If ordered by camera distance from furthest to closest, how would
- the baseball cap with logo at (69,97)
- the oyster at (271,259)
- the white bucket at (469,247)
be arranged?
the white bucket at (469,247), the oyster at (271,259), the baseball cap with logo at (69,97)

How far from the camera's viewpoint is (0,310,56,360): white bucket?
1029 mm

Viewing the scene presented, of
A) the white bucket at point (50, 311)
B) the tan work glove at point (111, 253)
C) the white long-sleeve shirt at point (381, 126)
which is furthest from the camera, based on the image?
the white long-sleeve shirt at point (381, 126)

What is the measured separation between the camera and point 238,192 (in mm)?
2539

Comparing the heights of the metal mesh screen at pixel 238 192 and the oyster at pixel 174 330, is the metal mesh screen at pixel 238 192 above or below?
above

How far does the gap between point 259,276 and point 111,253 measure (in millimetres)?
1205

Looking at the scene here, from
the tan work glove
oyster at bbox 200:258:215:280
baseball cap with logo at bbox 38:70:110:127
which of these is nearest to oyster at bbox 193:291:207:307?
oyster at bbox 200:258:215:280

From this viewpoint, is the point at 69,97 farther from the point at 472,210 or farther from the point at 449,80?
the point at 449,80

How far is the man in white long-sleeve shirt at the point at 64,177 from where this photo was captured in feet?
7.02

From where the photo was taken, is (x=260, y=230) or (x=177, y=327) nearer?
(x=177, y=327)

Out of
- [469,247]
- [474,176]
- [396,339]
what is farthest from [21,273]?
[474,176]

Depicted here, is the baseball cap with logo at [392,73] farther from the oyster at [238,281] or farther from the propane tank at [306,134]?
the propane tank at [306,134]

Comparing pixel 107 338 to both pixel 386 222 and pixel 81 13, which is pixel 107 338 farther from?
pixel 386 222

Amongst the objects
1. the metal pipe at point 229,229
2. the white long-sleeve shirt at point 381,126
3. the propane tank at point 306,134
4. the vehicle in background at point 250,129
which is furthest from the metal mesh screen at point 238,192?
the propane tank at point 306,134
:::
◆ **Directions for this task**
Write out all records exactly, keeping every detail.

◆ **Correct result**
If ordered by camera distance from furthest to closest, how would
- the baseball cap with logo at (69,97)
- the oyster at (271,259)
- the white bucket at (469,247)
be arranged?
the white bucket at (469,247), the oyster at (271,259), the baseball cap with logo at (69,97)

How far from the camera's viewpoint is (0,310,56,360): white bucket?
1029 mm

Viewing the scene presented, of
A) the white bucket at point (50, 311)
B) the tan work glove at point (111, 253)
C) the white long-sleeve shirt at point (381, 126)
which is furthest from the camera, based on the image?
the white long-sleeve shirt at point (381, 126)

What is the measured separation between the camera and point 238,192 (in mm)?
2539

Comparing the heights of the metal mesh screen at pixel 238 192 and the oyster at pixel 174 330, is the metal mesh screen at pixel 238 192 above or below?
above

How far does the gap between point 259,276 and point 111,253 measure (in millimetres)?
1205

Looking at the scene here, from
the tan work glove
oyster at bbox 200:258:215:280
baseball cap with logo at bbox 38:70:110:127
which of these is nearest to oyster at bbox 193:291:207:307?
oyster at bbox 200:258:215:280

From this viewpoint, is the point at 69,97 farther from the point at 472,210 or farther from the point at 449,80?
the point at 449,80

How far is the man in white long-sleeve shirt at the point at 64,177 from where this photo was captured in feet?
7.02

From where the photo was taken, is (x=260, y=230) or (x=177, y=327) nearer?
(x=177, y=327)

Out of
- [469,247]
- [474,176]
- [396,339]
what is farthest from [21,273]?
[474,176]

Depicted here, is the baseball cap with logo at [392,73] farther from the oyster at [238,281] or farther from the propane tank at [306,134]?
the propane tank at [306,134]

Comparing pixel 107 338 to both pixel 386 222 and pixel 81 13, which is pixel 107 338 farther from?
pixel 386 222

Amongst the objects
1. the metal pipe at point 229,229
2. the white long-sleeve shirt at point 381,126
3. the propane tank at point 306,134
4. the vehicle in background at point 250,129
which is furthest from the metal mesh screen at point 238,192?
the propane tank at point 306,134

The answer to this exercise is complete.